Making no mention of the U.S. vote, Turkey's Foreign Ministry did take the time to congratulate the winner of a presidential election in Guinea on Sunday.

Turkey stands to lose more than most other countries from Biden's victory, as he is expected to toughen the U.S. stance against Turkey's foreign military interventions and its closer cooperation with Russia.
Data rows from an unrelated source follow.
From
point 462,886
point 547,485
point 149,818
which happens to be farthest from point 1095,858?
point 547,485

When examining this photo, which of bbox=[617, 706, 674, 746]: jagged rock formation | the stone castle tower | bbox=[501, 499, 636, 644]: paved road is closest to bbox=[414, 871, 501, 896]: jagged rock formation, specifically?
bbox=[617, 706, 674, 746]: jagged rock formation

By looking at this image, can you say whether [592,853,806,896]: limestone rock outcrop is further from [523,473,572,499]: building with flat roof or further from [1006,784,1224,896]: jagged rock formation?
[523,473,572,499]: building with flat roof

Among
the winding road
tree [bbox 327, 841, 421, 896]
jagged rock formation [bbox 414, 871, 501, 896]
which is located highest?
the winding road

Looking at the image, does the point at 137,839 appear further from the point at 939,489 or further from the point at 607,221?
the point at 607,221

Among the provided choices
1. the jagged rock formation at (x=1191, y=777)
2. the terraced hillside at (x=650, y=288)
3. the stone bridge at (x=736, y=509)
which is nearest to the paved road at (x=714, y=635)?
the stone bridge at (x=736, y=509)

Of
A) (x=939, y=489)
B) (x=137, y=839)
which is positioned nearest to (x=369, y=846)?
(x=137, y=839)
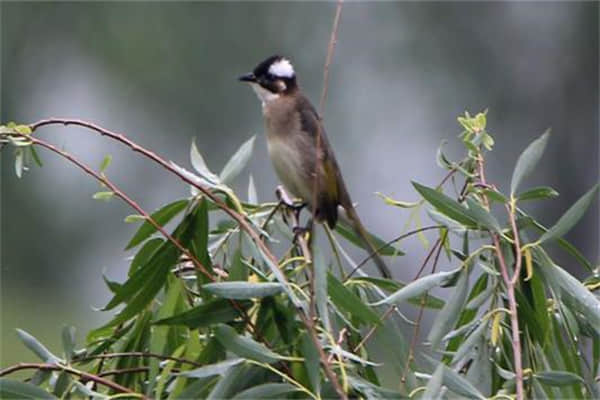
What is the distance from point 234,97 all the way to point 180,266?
832cm

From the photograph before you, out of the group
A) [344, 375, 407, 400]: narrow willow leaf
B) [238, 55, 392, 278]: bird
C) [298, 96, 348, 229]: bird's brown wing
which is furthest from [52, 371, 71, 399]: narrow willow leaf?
[238, 55, 392, 278]: bird

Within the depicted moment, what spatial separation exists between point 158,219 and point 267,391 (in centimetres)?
41

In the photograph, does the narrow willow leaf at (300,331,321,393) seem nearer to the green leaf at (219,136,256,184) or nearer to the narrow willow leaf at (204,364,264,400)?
the narrow willow leaf at (204,364,264,400)

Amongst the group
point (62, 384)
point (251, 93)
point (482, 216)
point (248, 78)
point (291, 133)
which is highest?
point (251, 93)

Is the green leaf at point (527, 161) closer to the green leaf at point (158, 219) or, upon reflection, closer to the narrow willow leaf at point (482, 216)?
the narrow willow leaf at point (482, 216)

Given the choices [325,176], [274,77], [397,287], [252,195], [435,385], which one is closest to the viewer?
[435,385]

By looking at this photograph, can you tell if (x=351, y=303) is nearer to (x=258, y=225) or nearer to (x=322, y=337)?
(x=322, y=337)

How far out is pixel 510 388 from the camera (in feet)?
5.52

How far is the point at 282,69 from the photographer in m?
3.08

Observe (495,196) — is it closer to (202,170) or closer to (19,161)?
(202,170)

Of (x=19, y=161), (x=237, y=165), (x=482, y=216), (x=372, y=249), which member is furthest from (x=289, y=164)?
(x=482, y=216)

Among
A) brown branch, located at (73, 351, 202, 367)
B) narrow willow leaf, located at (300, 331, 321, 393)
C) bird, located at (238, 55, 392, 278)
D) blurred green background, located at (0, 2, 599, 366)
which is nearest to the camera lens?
narrow willow leaf, located at (300, 331, 321, 393)

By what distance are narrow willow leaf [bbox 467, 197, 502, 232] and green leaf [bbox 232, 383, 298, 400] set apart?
1.03 ft

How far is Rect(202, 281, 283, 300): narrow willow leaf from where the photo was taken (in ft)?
5.53
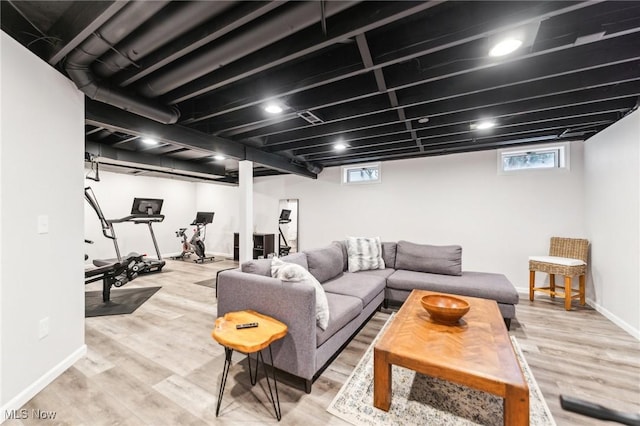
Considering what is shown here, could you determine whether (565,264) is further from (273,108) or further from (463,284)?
(273,108)

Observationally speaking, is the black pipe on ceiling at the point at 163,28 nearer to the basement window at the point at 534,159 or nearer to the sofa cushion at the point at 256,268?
the sofa cushion at the point at 256,268

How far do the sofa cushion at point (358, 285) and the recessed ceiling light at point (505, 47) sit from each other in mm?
2332

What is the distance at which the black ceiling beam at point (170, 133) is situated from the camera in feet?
8.48

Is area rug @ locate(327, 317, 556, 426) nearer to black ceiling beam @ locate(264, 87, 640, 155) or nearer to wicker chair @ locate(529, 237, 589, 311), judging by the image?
wicker chair @ locate(529, 237, 589, 311)

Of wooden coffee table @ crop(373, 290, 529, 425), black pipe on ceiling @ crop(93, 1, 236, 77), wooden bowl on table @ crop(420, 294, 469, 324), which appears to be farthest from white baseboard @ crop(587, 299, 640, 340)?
black pipe on ceiling @ crop(93, 1, 236, 77)

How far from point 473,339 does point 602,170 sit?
3430 mm

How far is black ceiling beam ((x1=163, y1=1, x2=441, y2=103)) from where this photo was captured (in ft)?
4.93

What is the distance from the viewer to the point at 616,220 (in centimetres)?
308

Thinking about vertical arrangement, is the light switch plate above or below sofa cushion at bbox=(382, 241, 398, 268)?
above

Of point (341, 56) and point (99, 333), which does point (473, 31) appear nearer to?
point (341, 56)

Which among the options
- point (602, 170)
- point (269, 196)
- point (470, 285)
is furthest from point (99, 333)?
point (602, 170)

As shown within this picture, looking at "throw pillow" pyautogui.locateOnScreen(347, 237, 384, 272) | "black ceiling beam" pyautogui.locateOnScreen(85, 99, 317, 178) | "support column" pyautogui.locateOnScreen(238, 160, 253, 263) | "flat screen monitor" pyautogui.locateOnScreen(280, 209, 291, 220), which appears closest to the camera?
"black ceiling beam" pyautogui.locateOnScreen(85, 99, 317, 178)

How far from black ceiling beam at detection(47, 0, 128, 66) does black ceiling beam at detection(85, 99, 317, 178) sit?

Another major stumbling block is Washington's refusal to extradite the U.S.-based Muslim cleric Fethullah Gulen, who Ankara says orchestrated a failed coup in 2016.

But Turkish Vice President Fuat Oktay insisted Sunday that Biden's win would not change relations between the old allies.

Chinese President Xi Jinping shakes hands with Joe Biden in Beijing in 2013.Lintao Zhang / Pool via Reuters file

Even before the election, China had said that it does not get involved in the affairs of other countries, and President Xi Jinping had not issued any public statements on Biden's victory.

China's relations with the U.S. deteriorated dramatically under Trump over trade, technology, the coronavirus pandemic, human rights and Beijing's growing international assertiveness.

But while Trump's rhetoric toward China has turned increasingly bellicose in his last year in office, Biden has at times gone even further, having previously referred to Xi as a "thug."

However, some people in China's capital, Beijing, said they were relieved by Biden's victory.

"I was happy to learn that Biden won, because during Trump, he made the ties between the U.S. and China very tense," said Zhou Tianfu, 55, a car wash worker in Beijing. "We hope there will be peace under Biden."